Sometimes bees make their homes in unexpected places. When a hive swarms, as Mom discusses in her Swarming in Maine post, scout bees go out and look for a hollow place, like a tree trunk or log. The suburban bees who made the comb pictured above may have swarmed from a neighbor’s hive and found this covered grill for lack of forests.
This photo shows how bees build their comb when they aren’t supplied with a man-made frame and sheets of beeswax foundation. In a Langstroth hive, which is the design I use, frames are lined up next to each to mimic this vertically-hanging natural design. The man-made frames regulate the width of each comb and the space between each comb, called bee space. The point of the Langstroth design is to encourage the bees to make more honey for the beekeeper to harvest, but you can see above that bees certainly don’t need any frames or foundation to build strong, healthy comb.
Naturalist beekeepers like Michael Bush advocate foundationless beekeeping, which is when you use the frame but not the sheet of beeswax.
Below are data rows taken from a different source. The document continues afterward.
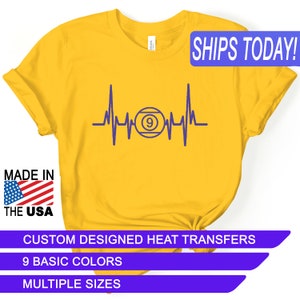 May include: Yellow t-shirt with a purple heartbeat design featuring a pool ball with the number 9. The text "SHIPS TODAY!" is in a blue box at the top of the image. The text "MADE IN THE USA" is in a red, white, and blue box at the bottom left of the image. The text "CUSTOM DESIGNED HEAT TRANSFERS" is in a purple box at the bottom of the image. The text "9 BASIC COLORS" is in a purple box below the previous text. The text "MULTIPLE SIZES" is in a purple box below the previous text.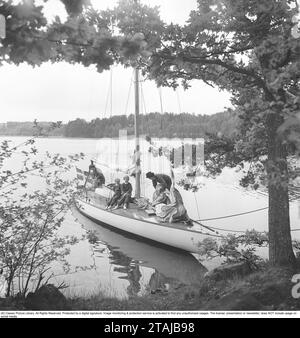 In den 1950er Jahren Eine Familie in einem Segelboot wird an einem schönen Ort entlang der schwedischen Küste vor Anker gesehen. Schweden 1954 Kristoffersson Ref. BG19-6 Stockfoto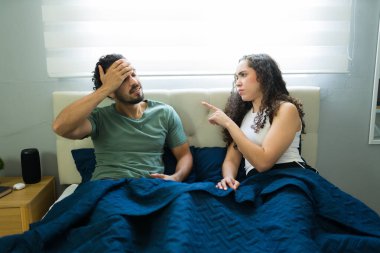 Kızgın Latin kadın erkek arkadaşını azarlıyor ve yatakta ilişki problemlerini tartışırken onu işaret ediyor.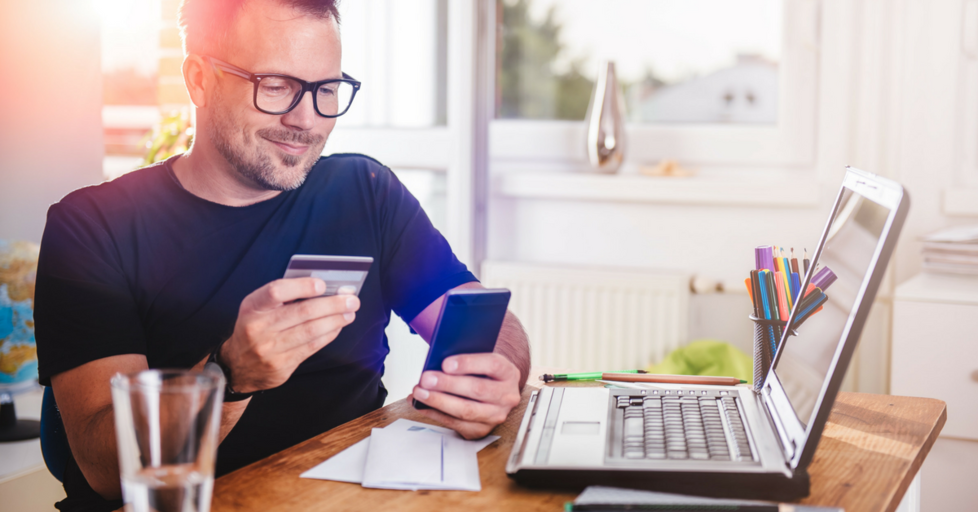 Happy-man-ordering-smartphone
He and others say that bees actually draw out comb faster when there is no pre-existing wax for them to build upon. The comb the bees naturally draw out has other advantages– like the size of each cell is exactly to the bee’s needs and liking instead of each cell being pre-designed by a man-made press. If you forget what beeswax foundation looks like, see Mom holding some here.
I like the idea of foundationless beekeeping, but when I asked my teacher about it he said that burr comb would be my enemy. Burr comb is erratic comb that messes up the order of your hive and makes it hard to work with the frames and to extract the honey.